■ Required action ■
Retype the whole article on ETF price disruptions during the coronavirus volatility word for word.

■ Excerpt to read ■
---

Coronavirus volatility caused price disruptions in ETFs

Volatility in the market created a price divergence between exchange traded funds and their benchmark indices, causing a disadvantage for investors selling those securities over the past few weeks.

That is what the Municipal Securities Rulemaking Board found in an ETF report published Tuesday. A liquidity crisis and an increase in redemptions has caused unusual trading patterns over the past month.

Patrick Luby, senior municipal strategist at CreditSights, said the volume of trading in ETFs is a better indicator of where the market stands.

“The price divergence was potentially caused by a liquidity crunch that would have made executing the arbitraging activities to swiftly narrow the pricing gap challenging,” Simon Wu, MSRB's chief economist wrote in the report. “Authorized participants would likely have been discouraged from, or less effective in, arbitraging if they had difficulties in selling the bonds they received for ETF share redemption.”

Those participants redeem or issue ETF shares and buy and sell assets that underline the ETFs to keep the price of the ETF fairly close to the net asset value. The NAV is the average weighted value of all of the bonds in the index.

A volatile market makes it difficult for those participants to engage in transactions to keep the price of the ETF and the NAV similar so that the price accurately reflects the value of the underlying securities.

The MSRB explored the price movement of three of the most frequently traded ETFs — the iShares National Muni Bond ETF (MUB), the Vanguard tax-exempt bond index fund (VTEB) and the VanEck Vector High Yield municipal bond index (HYD).

Close tracking of a portfolio’s net asset value by a corresponding ETF’s price is important since the deviation from the NAV can result in investors purchasing or selling a financial product whose value is different from what investors reasonably believe it to be, Wu wrote.

---

[Stored data]
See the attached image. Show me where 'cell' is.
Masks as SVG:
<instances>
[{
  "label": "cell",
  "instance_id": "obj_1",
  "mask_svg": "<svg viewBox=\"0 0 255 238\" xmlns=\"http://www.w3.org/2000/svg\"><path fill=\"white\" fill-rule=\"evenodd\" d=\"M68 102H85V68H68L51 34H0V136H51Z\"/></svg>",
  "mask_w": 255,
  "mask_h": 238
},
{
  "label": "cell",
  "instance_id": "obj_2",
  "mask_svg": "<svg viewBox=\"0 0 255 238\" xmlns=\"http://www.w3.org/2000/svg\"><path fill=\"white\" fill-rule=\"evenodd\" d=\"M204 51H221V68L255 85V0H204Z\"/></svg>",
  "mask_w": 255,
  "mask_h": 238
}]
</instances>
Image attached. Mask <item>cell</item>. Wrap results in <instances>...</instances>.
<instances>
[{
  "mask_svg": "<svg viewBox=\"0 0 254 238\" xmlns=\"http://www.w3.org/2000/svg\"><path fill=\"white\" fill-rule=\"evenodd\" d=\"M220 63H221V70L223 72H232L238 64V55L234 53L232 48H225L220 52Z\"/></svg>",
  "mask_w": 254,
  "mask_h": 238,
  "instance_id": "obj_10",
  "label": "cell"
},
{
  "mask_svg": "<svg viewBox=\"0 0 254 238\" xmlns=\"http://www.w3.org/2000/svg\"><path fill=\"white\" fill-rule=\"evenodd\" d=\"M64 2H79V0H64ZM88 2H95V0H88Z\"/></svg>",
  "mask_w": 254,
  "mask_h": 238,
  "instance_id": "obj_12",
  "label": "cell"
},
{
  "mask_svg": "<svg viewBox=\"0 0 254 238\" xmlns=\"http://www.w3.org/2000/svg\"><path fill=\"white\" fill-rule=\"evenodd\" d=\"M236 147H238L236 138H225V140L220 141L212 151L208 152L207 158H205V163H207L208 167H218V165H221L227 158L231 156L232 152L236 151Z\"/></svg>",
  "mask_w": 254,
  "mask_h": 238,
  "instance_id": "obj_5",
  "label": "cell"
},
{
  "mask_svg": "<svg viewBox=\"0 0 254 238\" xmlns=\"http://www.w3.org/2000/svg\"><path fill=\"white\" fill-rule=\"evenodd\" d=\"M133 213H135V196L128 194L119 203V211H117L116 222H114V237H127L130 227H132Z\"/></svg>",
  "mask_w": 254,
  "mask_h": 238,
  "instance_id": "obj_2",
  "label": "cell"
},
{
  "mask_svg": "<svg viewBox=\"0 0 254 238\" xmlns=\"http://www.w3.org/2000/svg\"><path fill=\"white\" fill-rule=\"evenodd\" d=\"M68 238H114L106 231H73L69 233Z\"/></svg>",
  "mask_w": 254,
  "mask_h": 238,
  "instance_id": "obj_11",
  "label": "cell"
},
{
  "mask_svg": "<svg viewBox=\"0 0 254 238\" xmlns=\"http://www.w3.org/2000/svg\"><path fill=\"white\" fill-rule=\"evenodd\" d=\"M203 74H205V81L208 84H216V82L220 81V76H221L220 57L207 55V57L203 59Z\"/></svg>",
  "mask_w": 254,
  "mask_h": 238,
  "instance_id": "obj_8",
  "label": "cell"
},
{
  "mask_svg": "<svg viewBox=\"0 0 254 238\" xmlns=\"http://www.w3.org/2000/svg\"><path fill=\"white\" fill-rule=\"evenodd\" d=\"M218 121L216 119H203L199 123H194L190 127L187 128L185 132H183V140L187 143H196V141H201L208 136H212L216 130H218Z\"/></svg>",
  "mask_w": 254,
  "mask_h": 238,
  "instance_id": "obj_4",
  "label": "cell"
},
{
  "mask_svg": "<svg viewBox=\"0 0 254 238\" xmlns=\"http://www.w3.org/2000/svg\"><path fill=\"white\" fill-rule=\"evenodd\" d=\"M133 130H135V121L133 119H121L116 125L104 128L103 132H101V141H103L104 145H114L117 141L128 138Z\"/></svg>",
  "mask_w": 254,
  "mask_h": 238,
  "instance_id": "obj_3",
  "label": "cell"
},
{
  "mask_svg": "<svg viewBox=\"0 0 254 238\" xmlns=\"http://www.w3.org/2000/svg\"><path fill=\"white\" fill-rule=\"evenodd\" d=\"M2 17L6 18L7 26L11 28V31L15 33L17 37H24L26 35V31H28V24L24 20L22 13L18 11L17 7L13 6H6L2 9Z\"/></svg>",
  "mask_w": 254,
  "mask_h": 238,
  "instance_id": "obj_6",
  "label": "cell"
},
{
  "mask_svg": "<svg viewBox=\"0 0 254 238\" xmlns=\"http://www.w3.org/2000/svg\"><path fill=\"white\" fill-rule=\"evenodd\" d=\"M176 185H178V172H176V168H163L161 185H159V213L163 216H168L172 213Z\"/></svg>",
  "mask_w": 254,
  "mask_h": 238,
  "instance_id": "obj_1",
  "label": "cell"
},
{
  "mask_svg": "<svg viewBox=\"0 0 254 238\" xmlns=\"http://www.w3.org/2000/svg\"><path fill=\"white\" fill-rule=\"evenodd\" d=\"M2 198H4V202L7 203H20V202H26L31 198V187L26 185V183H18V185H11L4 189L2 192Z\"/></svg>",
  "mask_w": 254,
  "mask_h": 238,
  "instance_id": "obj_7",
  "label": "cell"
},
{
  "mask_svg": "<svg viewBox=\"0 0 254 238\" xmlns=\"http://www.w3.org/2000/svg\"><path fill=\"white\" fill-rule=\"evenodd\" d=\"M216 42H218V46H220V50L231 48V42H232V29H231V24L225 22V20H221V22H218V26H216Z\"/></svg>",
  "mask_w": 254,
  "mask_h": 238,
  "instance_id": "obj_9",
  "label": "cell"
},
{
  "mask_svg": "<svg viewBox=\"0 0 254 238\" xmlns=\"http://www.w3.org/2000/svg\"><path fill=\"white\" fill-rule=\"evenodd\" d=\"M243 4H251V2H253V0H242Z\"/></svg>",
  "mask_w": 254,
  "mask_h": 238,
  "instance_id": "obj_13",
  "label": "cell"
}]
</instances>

---

■ Written response ■
Coronavirus volatility caused price disruptions in ETFs

Volatility in the market created a price divergence between exchange traded funds and their benchmark indices, causing a disadvantage for investors selling those securities over the past few weeks.

That is what the Municipal Securities Rulemaking Board found in an ETF report published Tuesday. A liquidity crisis and an increase in redemptions has caused unusual trading patterns over the past month.

Patrick Luby, senior municipal strategist at CreditSights, said the volume of trading in ETFs is a better indicator of where the market stands.

“The price divergence was potentially caused by a liquidity crunch that would have made executing the arbitraging activities to swiftly narrow the pricing gap challenging,” Simon Wu, MSRB's chief economist wrote in the report. “Authorized participants would likely have been discouraged from, or less effective in, arbitraging if they had difficulties in selling the bonds they received for ETF share redemption.”

Those participants redeem or issue ETF shares and buy and sell assets that underline the ETFs to keep the price of the ETF fairly close to the net asset value. The NAV is the average weighted value of all of the bonds in the index.

A volatile market makes it difficult for those participants to engage in transactions to keep the price of the ETF and the NAV similar so that the price accurately reflects the value of the underlying securities.

The MSRB explored the price movement of three of the most frequently traded ETFs — the iShares National Muni Bond ETF (MUB), the Vanguard tax-exempt bond index fund (VTEB) and the VanEck Vector High Yield municipal bond index (HYD).

Close tracking of a portfolio’s net asset value by a corresponding ETF’s price is important since the deviation from the NAV can result in investors purchasing or selling a financial product whose value is different from what investors reasonably believe it to be, Wu wrote.